Source: The Guardian
Talaq, talaq, talaq: for more than a decade Arshiya feared the words like some dark incantation.
When she caught her husband talking online to other women, he would snarl at her: “If you interfere too much in my life, I’ll give you talaq.”
Another time she found intimate messages from a lover on his phone. Again, Arshiya says he shouted her down: “You doubt me? I’ll give you talaq.”
Frowned upon even by hardline Muslims, and banned in Pakistan, Bangladesh and across the Islamic world, the practice of talaq-ul-bidat – or “triple talaq” – persists in India, home to the world’s third-largest Muslim population.

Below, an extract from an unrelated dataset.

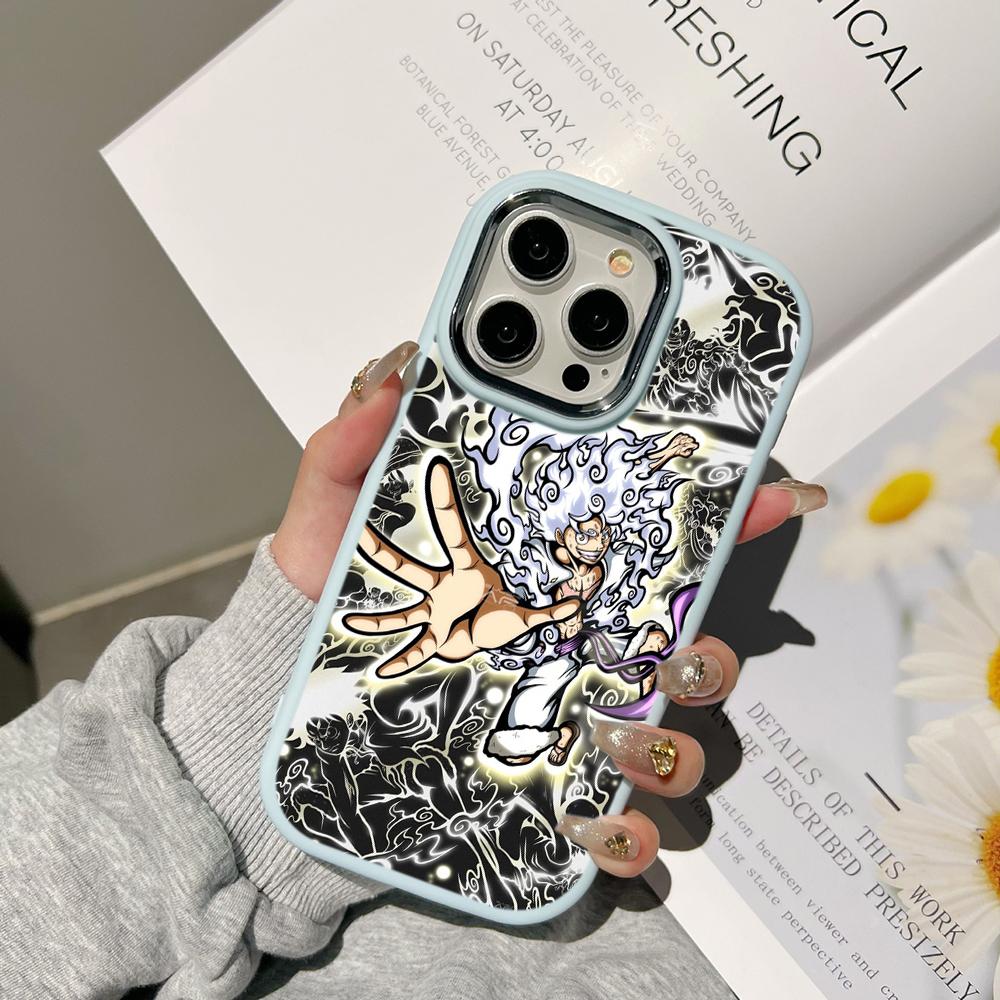 Ae92 One Piece Luffy Gear 5 Phone Cases for Samsung A13 A32 A53 A04 A54 S23 S24 Ultra Infinix Hot 40 Huawei P30 Pro Metal Camera Protective Back Cover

It grants men the power to dissolve a marriage with a single word, “talaq”, said three times. Increasingly, the word is emailed or texted.

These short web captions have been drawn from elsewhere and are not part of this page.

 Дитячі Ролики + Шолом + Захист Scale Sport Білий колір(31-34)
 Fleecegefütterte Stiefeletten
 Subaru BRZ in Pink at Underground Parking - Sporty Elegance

“It is a totally unilateral, one-sided, instant form of divorce, and uttered by men,” says Zakia Soman, an activist from Gujarat state. “The wife need not be present. She need not even be aware.”
Now India’s supreme court looks set to declare triple talaq, and another law forcing women who re-marry their husbands to first sleep with another man, unconstitutional. Banning the custom would free up to 90 million Muslim women in the country from a potential trapdoor divorce.

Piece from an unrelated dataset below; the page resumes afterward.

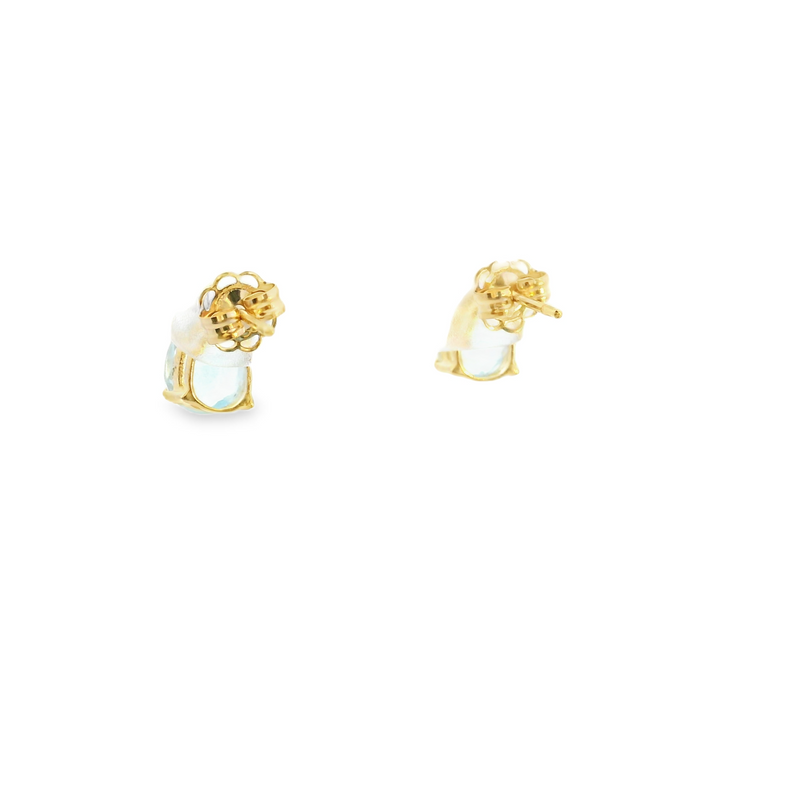 14K YG Aquamarine Earrings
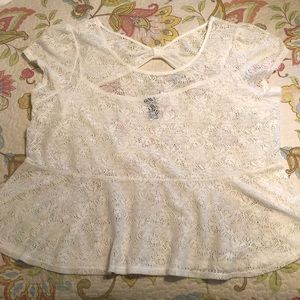 Torrid knot babydoll top.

But Soman, whose Muslim reform group is fighting the case, wants something even more radical: “To tell the ulema [Muslim scholars], and the whole world, that ordinary Muslim women are fully capable of reading the Qur’an, understanding the Qur’an, interpreting the Qur’an – and obtaining justice for themselves.”
Arshiya’s husband did finally try to divorce her. She never even heard him say the words. “One day, suddenly, he told me he had given me talaq. He said, ‘I gave it to you four days earlier’.”
“I literally begged him,” she says. “I went down on my knees and said, if you want to have affairs, go, just don’t throw me out of the house. Where will I go with my child? I don’t have a steady job – what will I do?”
Because her husband chose an Islamic divorce, rather than one under India’s more progressive secular law, Arshiya was also denied the third of his salary she would be legally due in alimony.
The 45-year-old, now working up to 16 hours a day as a teacher in south-west Delhi, is trying to have her husband’s divorce overturned, and pursuing him for the meagre compensation Indian courts have carved out for triple talaq victims.
She doesn’t want to get back together. The legal action is about making a point. “I want justice,” she says. “The question now isn’t money. I was not his servant. I was not his slave, who he kept in the house for 12 years and then threw out.”